■ Short exercise: Copy out the lines in the rows below, starting at the line containing "What distance from the camera is the horse's" and ending with the line containing "11.7 metres", including both of those lines.

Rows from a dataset

+--

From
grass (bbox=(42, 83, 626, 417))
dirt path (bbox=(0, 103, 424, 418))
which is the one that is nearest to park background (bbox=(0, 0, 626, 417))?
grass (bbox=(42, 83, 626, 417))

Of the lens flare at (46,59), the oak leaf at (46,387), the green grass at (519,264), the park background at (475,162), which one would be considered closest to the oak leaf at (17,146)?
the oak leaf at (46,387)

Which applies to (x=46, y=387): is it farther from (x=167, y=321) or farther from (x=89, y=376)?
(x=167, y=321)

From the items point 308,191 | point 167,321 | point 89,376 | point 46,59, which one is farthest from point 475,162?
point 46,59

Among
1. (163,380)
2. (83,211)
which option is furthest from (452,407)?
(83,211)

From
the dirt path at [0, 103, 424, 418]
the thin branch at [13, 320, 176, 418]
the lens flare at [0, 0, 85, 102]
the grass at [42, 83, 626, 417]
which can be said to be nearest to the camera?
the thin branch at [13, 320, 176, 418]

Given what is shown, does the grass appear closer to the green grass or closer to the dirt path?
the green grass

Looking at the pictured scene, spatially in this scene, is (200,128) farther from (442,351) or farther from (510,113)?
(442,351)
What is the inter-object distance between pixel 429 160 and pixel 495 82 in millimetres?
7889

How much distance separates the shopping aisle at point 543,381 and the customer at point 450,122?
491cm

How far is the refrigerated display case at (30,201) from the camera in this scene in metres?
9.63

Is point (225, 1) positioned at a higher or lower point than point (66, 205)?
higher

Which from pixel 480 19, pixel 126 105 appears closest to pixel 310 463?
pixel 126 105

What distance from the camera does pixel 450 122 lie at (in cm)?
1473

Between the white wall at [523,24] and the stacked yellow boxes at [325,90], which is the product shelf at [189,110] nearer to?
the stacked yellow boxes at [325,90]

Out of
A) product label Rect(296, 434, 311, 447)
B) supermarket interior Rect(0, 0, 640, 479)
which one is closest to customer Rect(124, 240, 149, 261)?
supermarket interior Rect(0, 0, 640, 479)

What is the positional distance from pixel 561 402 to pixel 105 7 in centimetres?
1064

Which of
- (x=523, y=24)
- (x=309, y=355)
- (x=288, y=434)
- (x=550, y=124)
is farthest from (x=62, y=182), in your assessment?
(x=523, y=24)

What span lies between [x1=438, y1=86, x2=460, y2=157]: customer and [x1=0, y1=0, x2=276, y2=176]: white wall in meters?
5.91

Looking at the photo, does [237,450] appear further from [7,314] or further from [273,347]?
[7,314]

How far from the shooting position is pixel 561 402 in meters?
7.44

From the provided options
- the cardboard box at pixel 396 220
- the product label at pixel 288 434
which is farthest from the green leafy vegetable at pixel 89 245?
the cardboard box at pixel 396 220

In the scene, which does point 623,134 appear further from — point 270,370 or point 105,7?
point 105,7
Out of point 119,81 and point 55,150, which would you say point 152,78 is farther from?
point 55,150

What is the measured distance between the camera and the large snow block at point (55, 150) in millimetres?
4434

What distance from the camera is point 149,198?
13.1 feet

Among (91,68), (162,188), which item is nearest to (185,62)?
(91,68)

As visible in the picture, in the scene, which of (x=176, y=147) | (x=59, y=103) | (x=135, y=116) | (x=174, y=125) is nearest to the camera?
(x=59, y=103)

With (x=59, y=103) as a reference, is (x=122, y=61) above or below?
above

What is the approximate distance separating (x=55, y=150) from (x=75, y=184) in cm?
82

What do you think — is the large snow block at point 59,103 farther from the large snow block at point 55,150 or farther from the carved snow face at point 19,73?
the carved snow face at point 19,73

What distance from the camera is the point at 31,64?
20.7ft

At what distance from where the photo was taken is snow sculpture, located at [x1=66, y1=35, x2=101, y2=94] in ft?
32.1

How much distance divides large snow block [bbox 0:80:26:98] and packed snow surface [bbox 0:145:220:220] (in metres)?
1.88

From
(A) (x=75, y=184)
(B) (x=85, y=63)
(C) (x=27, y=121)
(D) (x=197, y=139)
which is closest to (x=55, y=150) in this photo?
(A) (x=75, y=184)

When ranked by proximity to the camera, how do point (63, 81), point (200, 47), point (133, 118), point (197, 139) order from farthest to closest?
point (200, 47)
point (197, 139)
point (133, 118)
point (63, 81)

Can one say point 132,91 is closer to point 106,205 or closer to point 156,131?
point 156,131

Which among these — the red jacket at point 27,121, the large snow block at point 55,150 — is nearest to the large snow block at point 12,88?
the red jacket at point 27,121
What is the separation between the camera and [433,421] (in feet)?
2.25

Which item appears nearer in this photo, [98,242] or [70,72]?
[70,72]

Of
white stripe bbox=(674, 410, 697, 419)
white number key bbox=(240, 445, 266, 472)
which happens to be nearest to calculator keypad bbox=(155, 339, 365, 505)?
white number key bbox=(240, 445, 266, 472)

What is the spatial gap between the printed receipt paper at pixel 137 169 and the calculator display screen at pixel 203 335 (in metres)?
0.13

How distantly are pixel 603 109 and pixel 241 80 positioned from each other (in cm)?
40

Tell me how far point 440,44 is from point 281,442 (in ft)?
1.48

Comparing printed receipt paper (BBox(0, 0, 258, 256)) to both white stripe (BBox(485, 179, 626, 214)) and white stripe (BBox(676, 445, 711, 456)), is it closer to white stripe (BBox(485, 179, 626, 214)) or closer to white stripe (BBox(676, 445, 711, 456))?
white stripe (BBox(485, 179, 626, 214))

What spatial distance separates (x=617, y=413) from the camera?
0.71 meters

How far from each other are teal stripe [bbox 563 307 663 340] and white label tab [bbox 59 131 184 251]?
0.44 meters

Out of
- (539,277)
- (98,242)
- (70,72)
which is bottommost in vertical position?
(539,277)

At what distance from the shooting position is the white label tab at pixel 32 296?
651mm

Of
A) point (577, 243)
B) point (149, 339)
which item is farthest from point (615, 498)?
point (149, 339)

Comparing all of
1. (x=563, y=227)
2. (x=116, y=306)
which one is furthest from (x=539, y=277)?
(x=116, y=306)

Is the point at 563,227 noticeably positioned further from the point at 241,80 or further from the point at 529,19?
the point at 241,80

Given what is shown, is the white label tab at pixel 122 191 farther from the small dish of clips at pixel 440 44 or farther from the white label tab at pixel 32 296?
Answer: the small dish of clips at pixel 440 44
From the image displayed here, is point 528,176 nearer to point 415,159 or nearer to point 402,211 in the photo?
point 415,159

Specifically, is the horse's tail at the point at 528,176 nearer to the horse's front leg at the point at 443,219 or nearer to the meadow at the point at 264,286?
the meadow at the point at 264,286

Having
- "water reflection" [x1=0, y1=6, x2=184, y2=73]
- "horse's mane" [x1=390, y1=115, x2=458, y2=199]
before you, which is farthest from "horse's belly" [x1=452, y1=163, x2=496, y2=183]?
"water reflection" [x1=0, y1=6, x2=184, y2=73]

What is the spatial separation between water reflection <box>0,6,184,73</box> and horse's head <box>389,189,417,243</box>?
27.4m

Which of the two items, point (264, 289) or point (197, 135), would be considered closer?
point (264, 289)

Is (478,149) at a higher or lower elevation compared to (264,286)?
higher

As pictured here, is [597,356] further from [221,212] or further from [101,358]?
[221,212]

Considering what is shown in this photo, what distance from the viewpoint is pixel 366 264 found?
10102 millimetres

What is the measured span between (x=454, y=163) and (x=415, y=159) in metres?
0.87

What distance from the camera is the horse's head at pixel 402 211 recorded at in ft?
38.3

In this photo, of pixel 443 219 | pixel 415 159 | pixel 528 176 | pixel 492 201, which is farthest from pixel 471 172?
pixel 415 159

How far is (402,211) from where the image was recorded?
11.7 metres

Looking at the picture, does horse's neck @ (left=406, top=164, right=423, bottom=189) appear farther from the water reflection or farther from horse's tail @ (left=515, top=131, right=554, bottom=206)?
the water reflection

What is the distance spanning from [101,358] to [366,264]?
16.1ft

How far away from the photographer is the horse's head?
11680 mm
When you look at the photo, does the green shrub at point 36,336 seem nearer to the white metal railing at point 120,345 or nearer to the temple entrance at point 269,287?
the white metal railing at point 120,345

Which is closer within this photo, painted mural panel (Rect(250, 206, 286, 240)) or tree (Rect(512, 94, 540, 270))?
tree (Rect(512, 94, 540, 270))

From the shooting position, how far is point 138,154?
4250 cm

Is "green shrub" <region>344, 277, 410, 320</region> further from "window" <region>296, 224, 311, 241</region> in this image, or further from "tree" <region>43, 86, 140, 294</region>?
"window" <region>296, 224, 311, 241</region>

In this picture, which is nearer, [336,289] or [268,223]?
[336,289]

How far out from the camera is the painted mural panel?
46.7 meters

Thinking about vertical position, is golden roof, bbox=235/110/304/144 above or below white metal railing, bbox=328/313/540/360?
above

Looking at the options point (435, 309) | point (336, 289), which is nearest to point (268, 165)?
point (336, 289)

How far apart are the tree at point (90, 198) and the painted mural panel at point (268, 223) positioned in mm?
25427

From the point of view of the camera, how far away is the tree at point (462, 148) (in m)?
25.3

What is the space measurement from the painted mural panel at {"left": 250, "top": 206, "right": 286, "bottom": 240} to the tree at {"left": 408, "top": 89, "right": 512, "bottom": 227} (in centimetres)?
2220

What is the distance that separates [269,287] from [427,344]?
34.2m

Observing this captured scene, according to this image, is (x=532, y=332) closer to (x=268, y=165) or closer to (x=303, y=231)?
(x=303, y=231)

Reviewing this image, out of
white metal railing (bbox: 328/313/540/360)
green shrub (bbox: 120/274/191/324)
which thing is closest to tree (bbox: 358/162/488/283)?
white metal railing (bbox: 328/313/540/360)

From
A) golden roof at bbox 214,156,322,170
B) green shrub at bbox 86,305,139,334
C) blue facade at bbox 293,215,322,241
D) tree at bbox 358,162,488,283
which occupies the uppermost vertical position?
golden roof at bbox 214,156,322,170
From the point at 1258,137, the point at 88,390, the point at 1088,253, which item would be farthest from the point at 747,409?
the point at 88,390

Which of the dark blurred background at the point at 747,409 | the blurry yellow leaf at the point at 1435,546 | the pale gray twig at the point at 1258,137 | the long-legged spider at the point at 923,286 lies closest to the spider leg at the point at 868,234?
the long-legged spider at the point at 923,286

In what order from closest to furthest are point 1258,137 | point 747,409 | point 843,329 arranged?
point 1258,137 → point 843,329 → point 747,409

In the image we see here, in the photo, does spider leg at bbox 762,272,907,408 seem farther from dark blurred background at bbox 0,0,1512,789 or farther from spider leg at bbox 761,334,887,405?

+--

■ Correct output:
What distance from the camera is the horse's head at pixel 402 211 recorded at in ft?
38.3

In this photo, of pixel 443 219 | pixel 415 159 | pixel 528 176 | pixel 492 201, which is farthest from pixel 471 172?
pixel 415 159

How far is (402,211) from where the image was recorded?
11.7 metres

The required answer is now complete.